A year after its release, ‘The Rocky Horror Picture Show’ became a smash on the late-night cinema screening circuit – and at one Oregon cinema in particular

- Sab Astley

A rocky road to liberation

Picture this: you’re in a cinema, ready to watch a movie called The Rocky Horror Picture Show. Suddenly, the audience starts heckling the actors onscreen, calling them bastards and shits. Then rice and playing cards are thrown into the air around you. Before you know it, everyone’s on their feet dancing. Is there a gas leak in here? No. This is just another regular showing of the ultimate cult movie.
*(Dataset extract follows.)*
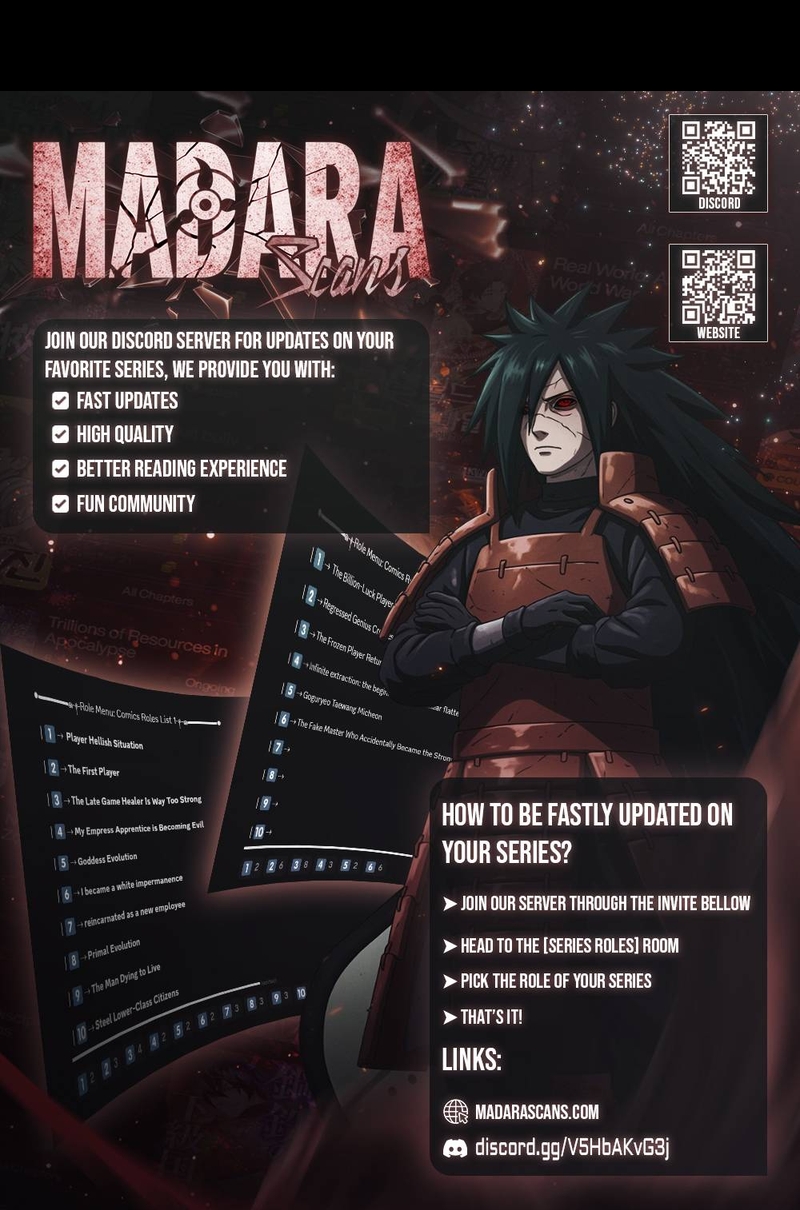 Read Revenge of the wrongly accused EN Manga Online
Best described as a musical valentine to pulpy sci-fi and horror movies of the Forties and Fifties, Rocky Horror began life on the London stage in 1973, its success fuelled by word-of-mouth and the sheer wildness of its premise: few bits of art begin with two upbeat suburbanites getting engaged at the beginning of the story, then winding up in an intergalactic bisexual pool orgy by its end.

Ask any Rocky Horror fan what the 1975 film adaptation is about and they'll give you a different answer: exploring one’s sexuality, the need to express who you truly are, the importance of second-guessing whether or not to enter an ancient-looking Transylvanian castle. The white-hot engine of Rocky Horror is Dr Frank-N-Furter, a mad scientist clad in fishnets, pearl necklaces and baby pink latex gloves, who woos two all-American naifs (Barry Bostwick’s Brad and Susan Sarandon’s Janet) with his oozing sex appeal and devilish charm. As played by Tim Curry in a career-defining performance, Dr Frank-N-Furter is a machiavellian incubus by way of David Bowie.
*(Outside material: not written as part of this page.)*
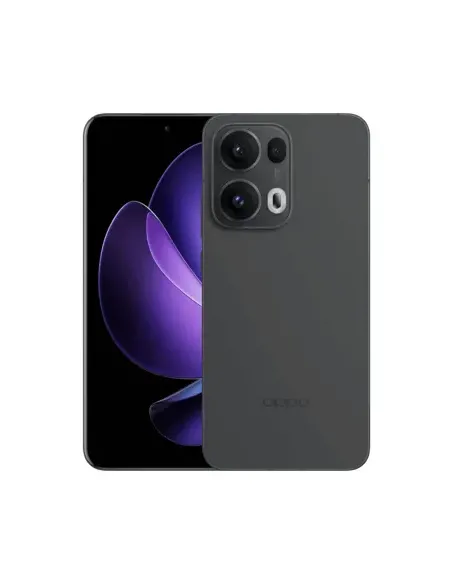 OPPO 13 Pro 5G 17,4 cm (6.83") SIM doble Android 15 USB Tipo C 12 GB 512 GB 5800 mAh Grafito, Gris, Púrpura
Fifty years after its initial release, Rocky Horror has amassed global adoration, particularly on the midnight movie circuit. And no cinema in the world is more steeped in Rocky Horror’s rituals and traditions than the Clinton Street Theater in Portland, Oregon, which has shown the film every week without fail since 1978. “We're certainly not a standard movie theatre,” co-owner Aaron Colter tells me.